Earnest, bookish Rose.
Brash, extrovert Charlotte.
When they moved to New York in the late nineties, coffee cost less than a dollar and you could still smoke in bars. You could stay up drinking all night, sat in vinyl booths patched up with duct tape.
Everyone has their own New York, and for Rose and Charlotte it was a place to feed their ambition, a place to dance and party and fall in love, far from the suburbs they once called home. It was New York City, and it was everything they ever wanted.
Their friendship was different too: intense and life-changing. The kind that only happens once. The kind that couldn't last forever.
In Carlene Bauer's exuberant novel, Rose and Charlotte look back and reckon with the loss of a friendship that helped define them, shaping their lives more than any love affair.
'Excellent... Full of texture and feeling.' Vivian Gornick
PUBLISHERS WEEKLY
Bauer's appealing if aimless latest (after Frances and Bernard) follows the friendship of two women in New York City from the late 1990s through the aughts. Charlotte Snowe and Rose Pellegrino apply for a staff editor job at a music magazine, and that's where they meet; Rose gets the job and Charlotte eventually gets hired as an editor.
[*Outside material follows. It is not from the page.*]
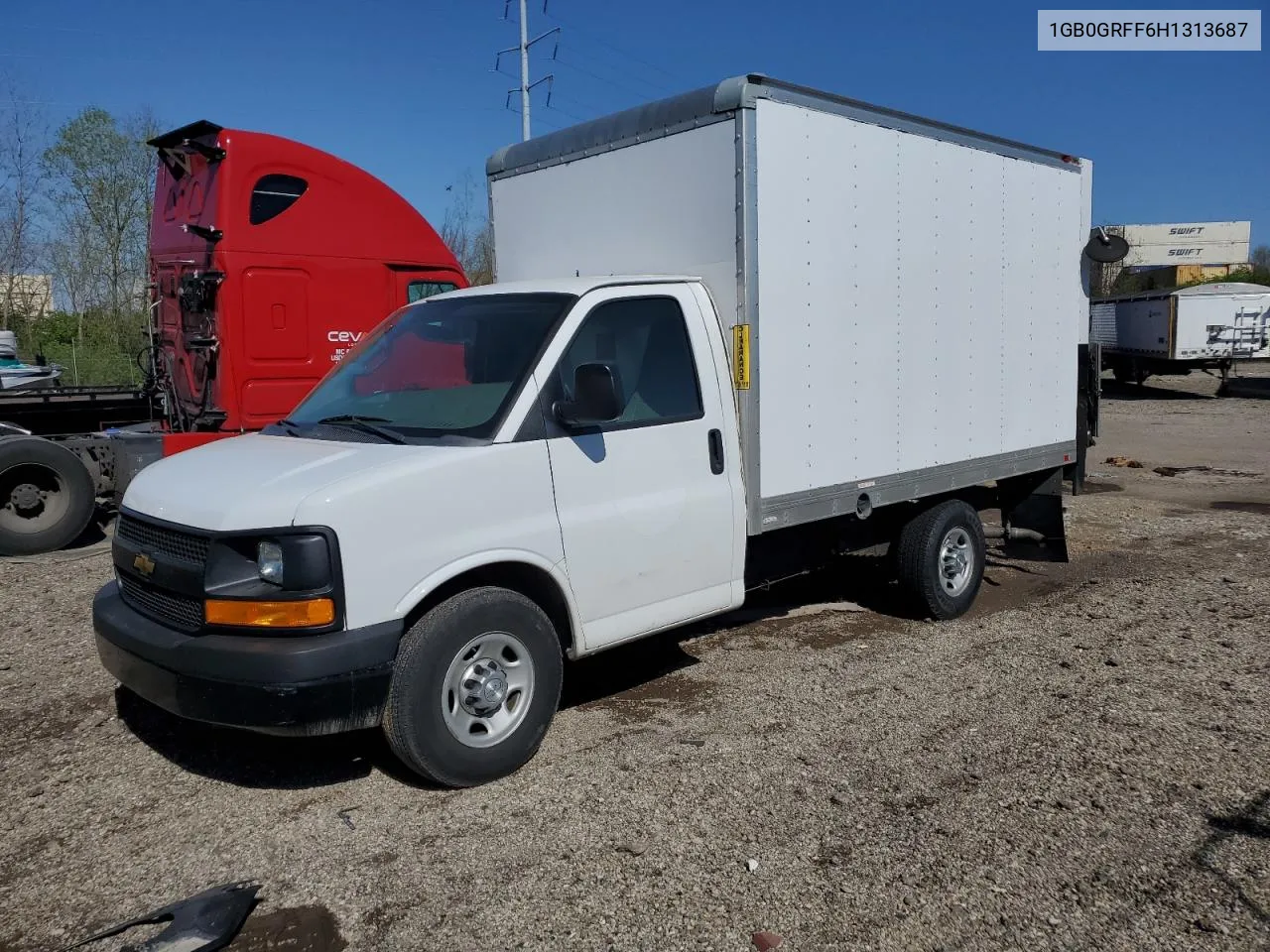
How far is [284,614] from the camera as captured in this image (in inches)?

The two quickly develop a close bond, but jealousies both romantic and professional eventually rear their heads. When Rose sets aside her writing commitments to marry Peter, Charlotte takes it as a personal affront and it eventually becomes a wedge between them, and as one ascends in her career, the other's decline is put into greater relief. There's not much of a plot, just a bunch of time in bars, clubs, and restaurants and conversations that don't quite pass the Bechdel test (lots of talk about men, their bosses, relationships, and sex), and by the end it just sort of fizzles out. Still, Bauer has a talent for exacting language, particularly when describing the characters' attempts at navigating an era in which it feels like feminism is over ("We were neither selfish enough nor selfless enough to become heroines"). There are better stories of moving to the city, but this makes for a charming enough time capsule.